A Note on Extending Tensorflow, PyTorch, Theano and Torch for Deep Learning on Custom Data Structures

I spent the last few days investigating how to extend popular deep learning libraries such as Tensorflow, PyTorch, Theano or Torch with custom (non-tensor) data structures. This article is meant as a brief note on what I found out. Also let me know your thoughts in the comments.

All the mentioned libraries are essentially built upon graphs of tensor operations. If these tensor operations support differentiation (i.e. backward passes are implemented), they lend themselves to large-scale deep learning, usually utilizing GPU acceleration. As such, these libraries are heavily built upon multi-dimensional tensors, usually dense (although some libraries offer support of sparse tensors).

However, deep learning is not only interesting on dense tensors. Especially for sparse data and in higher-dimensions, other data structures as well as different operations become interesting. Some examples include OctNet [], sparse 3d convolutional networks [] or Vote3Deep [] to name some of my recent readings. These all introduce different data structures or some sort of specialized convolution operations.

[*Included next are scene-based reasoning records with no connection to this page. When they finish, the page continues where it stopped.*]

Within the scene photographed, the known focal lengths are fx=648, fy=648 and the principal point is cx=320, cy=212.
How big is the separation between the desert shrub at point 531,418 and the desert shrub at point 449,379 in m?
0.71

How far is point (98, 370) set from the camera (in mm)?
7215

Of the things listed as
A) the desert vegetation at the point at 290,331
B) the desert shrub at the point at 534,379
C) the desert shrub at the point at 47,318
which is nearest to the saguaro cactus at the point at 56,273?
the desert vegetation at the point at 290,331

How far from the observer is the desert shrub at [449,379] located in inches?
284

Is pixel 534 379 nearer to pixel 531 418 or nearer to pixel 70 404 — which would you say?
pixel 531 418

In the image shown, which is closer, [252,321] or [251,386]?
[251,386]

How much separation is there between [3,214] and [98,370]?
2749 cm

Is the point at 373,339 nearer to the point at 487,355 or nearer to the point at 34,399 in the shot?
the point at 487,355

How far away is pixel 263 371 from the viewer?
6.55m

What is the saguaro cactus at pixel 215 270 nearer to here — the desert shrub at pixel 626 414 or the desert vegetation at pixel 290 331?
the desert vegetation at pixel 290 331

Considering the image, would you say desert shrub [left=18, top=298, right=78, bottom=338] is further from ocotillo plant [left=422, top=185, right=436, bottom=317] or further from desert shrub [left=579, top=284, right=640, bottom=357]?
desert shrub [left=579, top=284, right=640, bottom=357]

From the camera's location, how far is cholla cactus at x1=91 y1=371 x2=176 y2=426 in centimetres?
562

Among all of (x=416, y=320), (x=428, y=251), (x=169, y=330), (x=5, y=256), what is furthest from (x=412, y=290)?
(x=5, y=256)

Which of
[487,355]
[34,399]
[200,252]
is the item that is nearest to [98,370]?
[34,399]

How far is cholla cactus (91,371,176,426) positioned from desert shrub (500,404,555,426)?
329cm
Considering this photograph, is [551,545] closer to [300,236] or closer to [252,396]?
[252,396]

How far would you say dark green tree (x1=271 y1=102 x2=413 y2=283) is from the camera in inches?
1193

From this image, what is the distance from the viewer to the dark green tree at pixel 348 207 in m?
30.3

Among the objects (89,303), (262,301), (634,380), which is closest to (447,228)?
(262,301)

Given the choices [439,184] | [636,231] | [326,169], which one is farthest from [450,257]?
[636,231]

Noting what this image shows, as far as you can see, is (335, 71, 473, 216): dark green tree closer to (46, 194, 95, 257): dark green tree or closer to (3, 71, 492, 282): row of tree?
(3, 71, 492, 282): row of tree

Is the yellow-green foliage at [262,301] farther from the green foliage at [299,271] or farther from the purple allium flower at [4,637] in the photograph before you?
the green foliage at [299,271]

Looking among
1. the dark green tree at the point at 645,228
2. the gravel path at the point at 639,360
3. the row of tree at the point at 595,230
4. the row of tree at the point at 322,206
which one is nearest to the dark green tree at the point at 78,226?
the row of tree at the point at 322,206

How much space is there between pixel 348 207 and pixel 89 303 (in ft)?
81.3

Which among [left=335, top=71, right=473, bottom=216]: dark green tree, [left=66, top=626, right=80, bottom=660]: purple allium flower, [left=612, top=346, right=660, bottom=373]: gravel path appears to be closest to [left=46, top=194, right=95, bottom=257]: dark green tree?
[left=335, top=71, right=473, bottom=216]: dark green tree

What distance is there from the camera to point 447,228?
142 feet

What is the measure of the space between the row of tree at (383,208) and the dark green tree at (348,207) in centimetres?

In the following I want to describe my impression of how (or whether) to extend the mentioned libraries to custom data structures. The motivation is to use one of the libraries as experimental framework and convenient interfacing of C++/CUDA code (in which the data structures are probably implemented) to a simple scripting language such as Python or LUA.

Tensorflow

Tensorflow provides a detailed guide on how to add custom operations: Adding a New Op. Examples can also be found in some of my recent snippets:

However, these example do not tackle the question of how to define custom operations on non-tensor data structures. After spending some days studying Tensorflow's source code (in particular, the core framework), it became clear that Tensorflow is build upon and around Eigen's tensor module. At this point I want to mention that this README gives a short overview of Eigen's tensor module. Overall, I got the impression that it will be very (very) labor-intensive to integrate custom data structures into the core framework directly.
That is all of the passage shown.